§ **What you need to do**
1. Decide whether each statement below agrees with the commodities report. Answer yes or no for each, and quote the words of the report that settle it.
(a) U.S. durable goods orders rose by less than economists had expected.
(b) The revised figures show that Britain's economy shrank less than previously estimated.
(c) A weaker dollar contributed to lower commodity prices.
2. Answer each question from the commodities report in a few words.
(a) Which country is described as a huge importer of raw materials?
(b) What position does Dave Meger hold?
(c) Which currency does the report name as one used by traders outside the dollar?
3. Extend the commodities report with a few more sentences that follow on from its final sentence.

§ **Text passage**

========================================

Industrial metals led a broad decline in commodity prices Wednesday following a weak report on U.S. orders for long-lasting goods and signs of slower economic growth in Britain.

Investors are concerned about the pace of the global economy, particularly after recent signs of a slowdown in China. China is a huge importer of raw materials, so a slowing economy there can weigh on prices for raw materials.

The U.S. Commerce Department said orders for long-lasting goods rose 2.2 percent in February, compared with a steep drop in January. Economists surveyed by FactSet had expected durable goods orders to increase 2.7 percent.

Meanwhile, a revised report showed that Britain's economy shrank 0.3 percent between October and December, compared with the previous estimate of a 0.2 percent drop.

"These looming economic concerns are not going away," said Dave Meger, vice president of metals trading at Vision Financial Markets.

A stronger dollar also pressured commodities. Since commodities are priced in dollars, a stronger dollar makes them more expensive for traders who use other currencies, such as the euro.

The sharpest price declines occurred in metals used for manufacturing a range of products such as consumer electronics, automobiles, construction materials and aircraft.

========================================

§ **Collected material**
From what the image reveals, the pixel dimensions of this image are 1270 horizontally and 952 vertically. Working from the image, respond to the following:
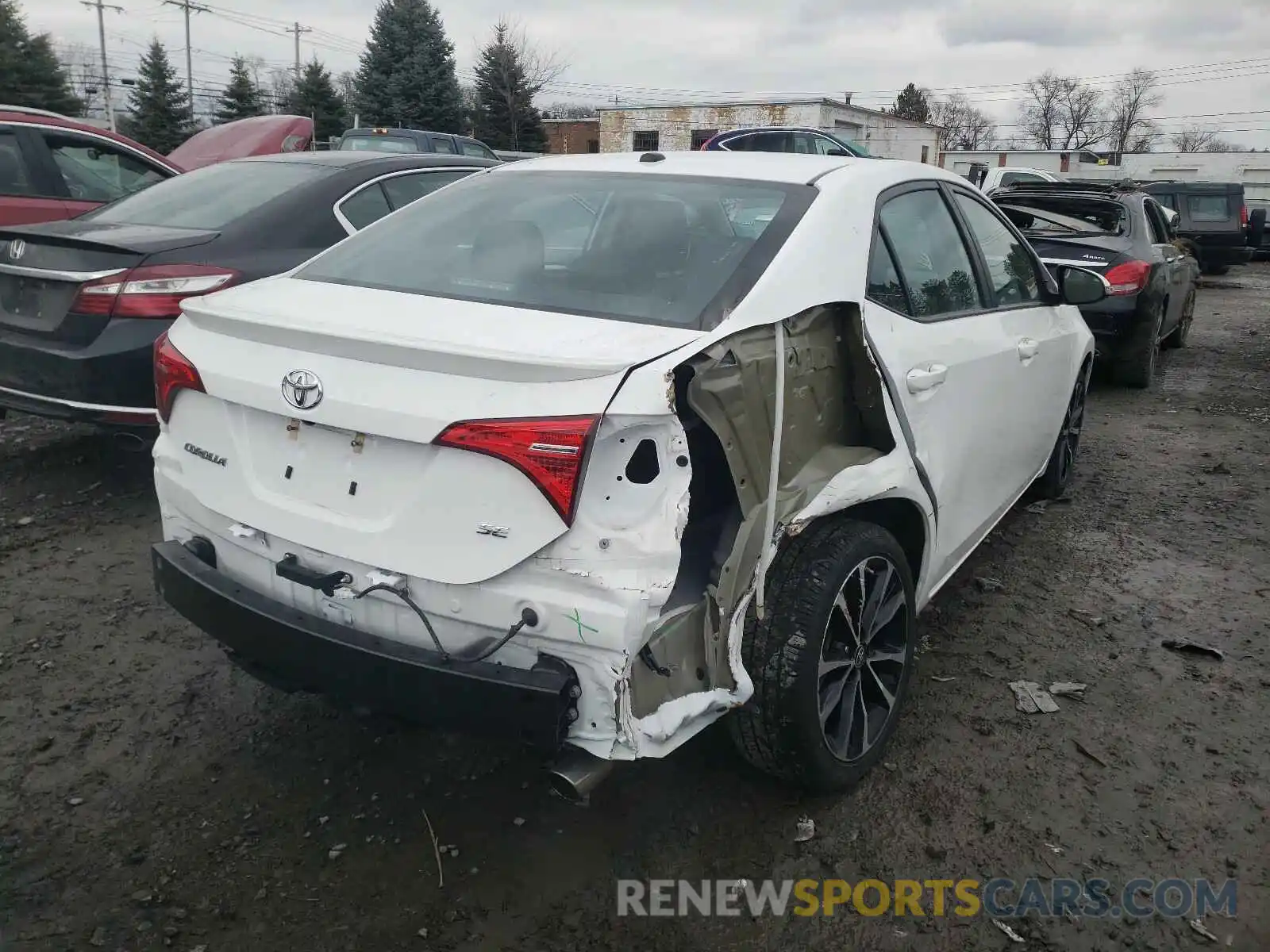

========================================

§ **Answers to the problems**
1.
(a) Yes: "orders for long-lasting goods rose 2.2 percent in February" and "Economists surveyed by FactSet had expected durable goods orders to increase 2.7 percent."
(b) No: "Britain's economy shrank 0.3 percent between October and December, compared with the previous estimate of a 0.2 percent drop."
(c) No: "A stronger dollar also pressured commodities."

2.
(a) China
(b) Vice president of metals trading at Vision Financial Markets
(c) The euro

3.
Copper for May delivery fell 8.75 cents to finish at $3.7925 per pound, June palladium dropped $15.65 to $647.35 per ounce and April platinum ended down $22.30 at $1,635.20 per ounce. April gold fell $27 to end at $1,657.90 an ounce and silver declined 78.5 cents to $31.831 per ounce.

In other trading, oil prices declined after France's government said it is considering a release of emergency stockpiles as part of a U.S.-led effort to ease the recent climb in prices.

Benchmark crude oil fell $1.92 to end at $105.41 per barrel on the New York Mercantile Exchange. Heating oil declined 1.07 cents to $3.2079 per gallon, gasoline futures fell 1.01 cents to $3.3955 per gallon and natural gas ended down 1.7 cents at $2.191 per 1,000 cubic feet.

In May agricultural contracts, wheat fell 9 cents to finish at $6.3075 per bushel, corn dropped 10.5 cents to $6.2025 per bushel and soybeans declined 2.25 cents to $13.675 per bushel.

Cotton for May delivery was a bright spot, increasing 1.4 cents to finish at 94.03 cents per pound.